> **TASK TO COMPLETE**: Could you repeat the records below exactly, leaving out any pictures?

> **GIVEN RECORDS**:
▼
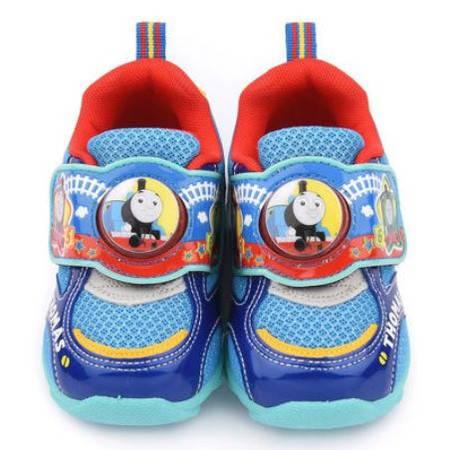 [台灣製造進口] 湯瑪士LED電燈運動鞋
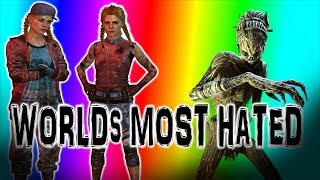MOST HATED KILLER - Dead By Daylight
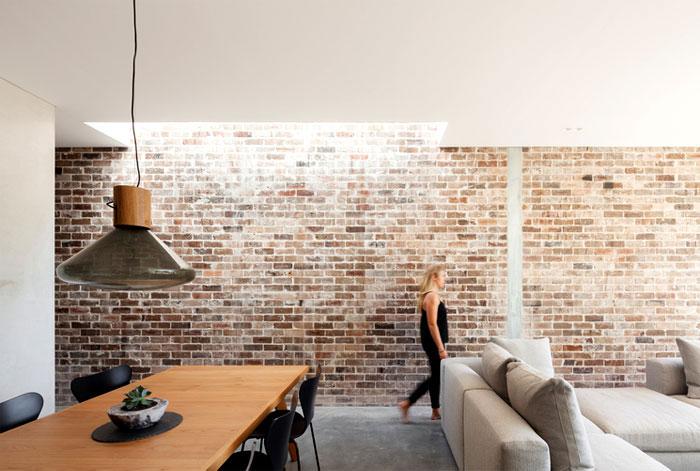 decoration-mur-briques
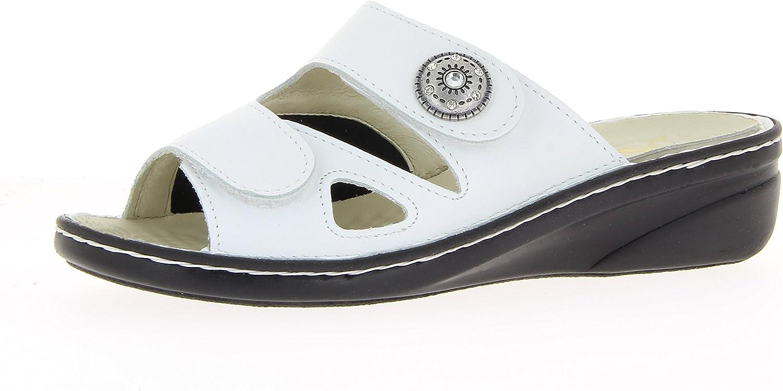 Chaussures de Claquettes Femme Florett Maria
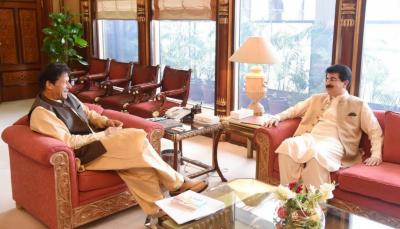 وزیر اعظم عمران خان سے چیئر مین سینٹ محمد صادق سنجرانی کی ملاقات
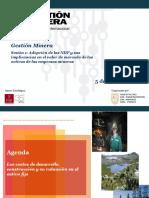 Mie 14.50 - 15.15 Gaveglio Fernando.pdf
▲
> **RESPONSE**:
 [台灣製造進口] 湯瑪士LED電燈運動鞋
MOST HATED KILLER - Dead By Daylight
 decoration-mur-briques
 Chaussures de Claquettes Femme Florett Maria
 وزیر اعظم عمران خان سے چیئر مین سینٹ محمد صادق سنجرانی کی ملاقات
 Mie 14.50 - 15.15 Gaveglio Fernando.pdf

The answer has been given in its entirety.